DOCUMENT SECTION:
========================================
The U.S. Department of State each year tortures its brains and budget in dubious attempts to improve our relations with foreign countries. For the past 26 years The Experiment in International Living has annually demonstrated the theory that the best way to understand foreign peoples is to go and live with them.

This past summer, 800 young Americans traveled with Experimental groups to live in homes in 18 different countries in Europe, Asia, and the Americas.

Some of these Americans lived on farms in northern Denmark; others stayed in mountain villages in Austria. But there were some common features. Each Experimenter spent a month's "homestay" living as a member of a foreign family, and a second month of group travel in his Experiment country.

The Harvard Experimenters Club, a group of active alumni of the organization estimates that there are about 80 Harvard and Radcliffe undergraduates who have gone on the Experiment. The club holds weekly dinner meetings to compare experiences and discuss various phases of the Experiment's operation.

Next summer for the first time, the Experiment will penetrate the Iron Curtain and send a group to Poland, it was announced recently. It has been rumored that there are plans for an Experiment to Russia the following year.

Although the State Department was recently having trouble in its relations with Yugoslavia, the Experimenters who went there this summer had no difficulties developing friendships with the Yugoslavs, reports James D. Lorenz '60, one of the group members.

Lorenz and eight other Americans who Experimented in Sarajevo were the fifth group to visit the Communist country. The first Experimenters to Yugoslavia, in 1851, spent the summer working on a volunteer labor project.

Of the five girls, one was Joan Bart, a Radcliffe graduate student in Harvard's Russian Studies Program. A 19-year-old girl from the University of Michigan, an 18-year-old student from Scripps College, Calif., who had lived all her life on a cattle ranch, and two working girls who had attended Smith and Mount Holyoke completed the group.

Lorenz and the others arrived in Rotterdam by student ship on July 12, and traveled by train to Yugoslavia. For the next three and a half weeks, the Harvard student became a member of the Kamakovsky family in an apartment-housing project in Sarajevo. The five-year-old housing development, built by the government for factory workers, contained some 1800 apartments, an elementary school, and a shopping center.

Mr. Kamakovsky is an engineer in the local Famus motor factory. (The name "Famus" was coined from the English word "famous," Lorenz learned.) The engineer's position is one of the top five in the strategic industry. His full title is Ing. Kamakovsky Evon--the Ing for engineer, and Evon, his given name, is written last.

Lorenz' Yougoslav "Mother," Mima, spoke no English. "She understood a little of my terrible French," Lorenz said. "Enough to feed me every day."

There was only one child in the Kamakovsky family, a little boy of eight, named Dusko. Unlike most Experimenters, therefore, Lorenz did not have a foreign "brother" or "sister" close to his own age.
========================================
Caption-style text data
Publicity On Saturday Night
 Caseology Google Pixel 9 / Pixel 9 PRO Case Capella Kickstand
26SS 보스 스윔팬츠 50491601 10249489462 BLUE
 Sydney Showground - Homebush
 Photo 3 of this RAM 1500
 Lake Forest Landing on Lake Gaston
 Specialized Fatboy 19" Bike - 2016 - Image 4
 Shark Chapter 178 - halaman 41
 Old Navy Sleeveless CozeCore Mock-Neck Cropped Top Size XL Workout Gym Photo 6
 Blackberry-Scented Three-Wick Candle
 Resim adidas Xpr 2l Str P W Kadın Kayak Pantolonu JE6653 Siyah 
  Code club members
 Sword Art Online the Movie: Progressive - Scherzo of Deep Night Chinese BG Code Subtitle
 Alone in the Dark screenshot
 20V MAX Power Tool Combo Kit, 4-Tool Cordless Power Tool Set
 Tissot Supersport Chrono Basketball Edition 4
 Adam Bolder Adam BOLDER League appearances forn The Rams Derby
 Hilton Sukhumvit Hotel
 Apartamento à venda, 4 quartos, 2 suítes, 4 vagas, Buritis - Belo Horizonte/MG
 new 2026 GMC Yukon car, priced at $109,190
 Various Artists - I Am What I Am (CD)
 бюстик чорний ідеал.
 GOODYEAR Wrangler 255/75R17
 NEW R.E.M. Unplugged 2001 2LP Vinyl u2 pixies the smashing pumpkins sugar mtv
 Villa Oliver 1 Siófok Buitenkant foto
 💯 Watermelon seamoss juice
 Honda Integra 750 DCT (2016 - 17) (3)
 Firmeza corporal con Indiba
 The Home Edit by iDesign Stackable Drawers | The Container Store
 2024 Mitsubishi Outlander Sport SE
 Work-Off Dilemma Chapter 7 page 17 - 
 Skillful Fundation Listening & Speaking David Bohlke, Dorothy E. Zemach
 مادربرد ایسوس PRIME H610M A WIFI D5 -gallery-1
========================================
PROMPT A:
Answer these questions from the article about The Experiment in International Living:
(i) How many young Americans traveled with Experiment groups this past summer?
(ii) To which country will the Experiment send a group next summer for the first time?
(iii) Where does Mr. Kamakovsky work as an engineer?
PROMPT B: Write out the passage of the Experiment article between "Although the State" and "the group members.", inclusive.

REPLY A:
(i) 800
(ii) Poland
(iii) At the local Famus motor factory

REPLY B:
Although the State Department was recently having trouble in its relations with Yugoslavia, the Experimenters who went there this summer had no difficulties developing friendships with the Yugoslavs, reports James D. Lorenz '60, one of the group members.